__What you will do__
In your copy, include every record exactly and no pictures.
# # # # # # #
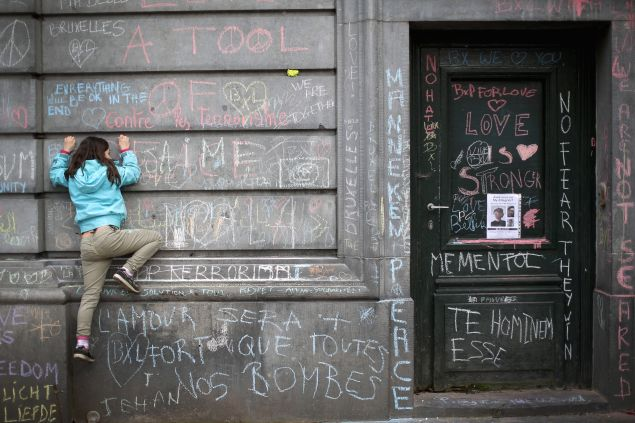 A young girl climbs a wall to chalk a message of support on the the Bourse De Brussels building in the Place de la Bourse following yesterday's terrorists attacks on March 23, 2016 in Brussels, Belgium. Belgium is observing three days of national mourning after 34 people were killed in a twin suicide blast at Zaventem Airport and a further bomb attack at Maelbeek Metro Station. Two brothers are thought to have carried out the airport attack and an international manhunt is underway for a third suspect. The attacks come just days after a key suspect in the Paris attacks, Salah Abdeslam, was captured in Brussels.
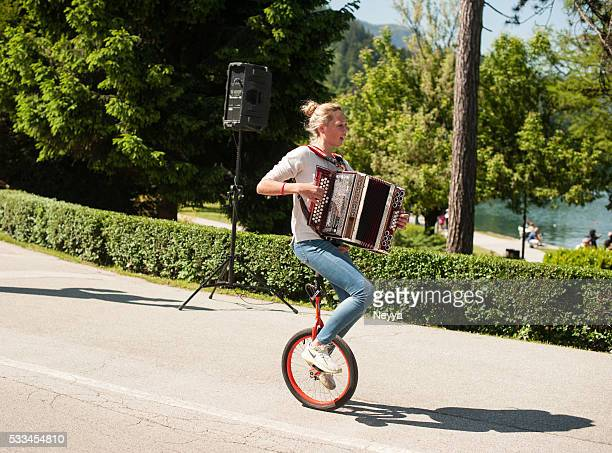 Female musician riding unicycle
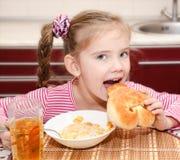 Śliczna uśmiechnięta mała dziewczynka ma śniadaniowych zboża Obraz Stock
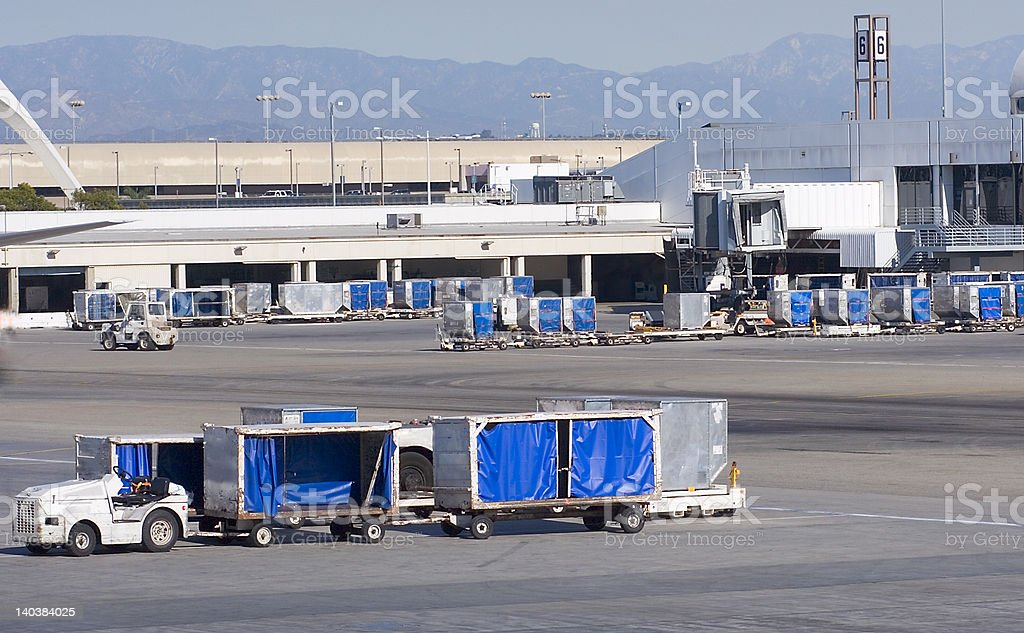 Cargo carts in airport stock photo
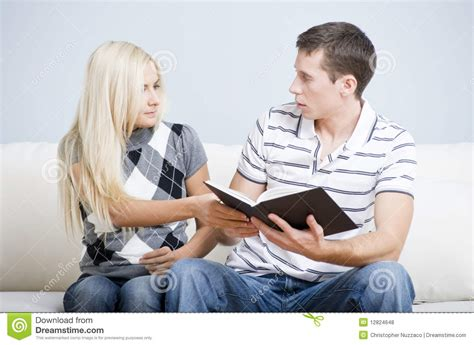 couple on couch couple on couch with book royalty free stock photos
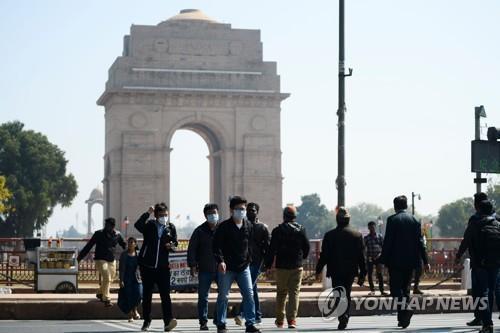 마스크를 쓰고 인도 뉴델리 시내 인디아게이트 앞을 지나는 사람들. AFP=연합뉴스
# # # # # # #
__Task response__
 A young girl climbs a wall to chalk a message of support on the the Bourse De Brussels building in the Place de la Bourse following yesterday's terrorists attacks on March 23, 2016 in Brussels, Belgium. Belgium is observing three days of national mourning after 34 people were killed in a twin suicide blast at Zaventem Airport and a further bomb attack at Maelbeek Metro Station. Two brothers are thought to have carried out the airport attack and an international manhunt is underway for a third suspect. The attacks come just days after a key suspect in the Paris attacks, Salah Abdeslam, was captured in Brussels.
 Female musician riding unicycle
 Śliczna uśmiechnięta mała dziewczynka ma śniadaniowych zboża Obraz Stock
 Cargo carts in airport stock photo
 couple on couch couple on couch with book royalty free stock photos
 마스크를 쓰고 인도 뉴델리 시내 인디아게이트 앞을 지나는 사람들. AFP=연합뉴스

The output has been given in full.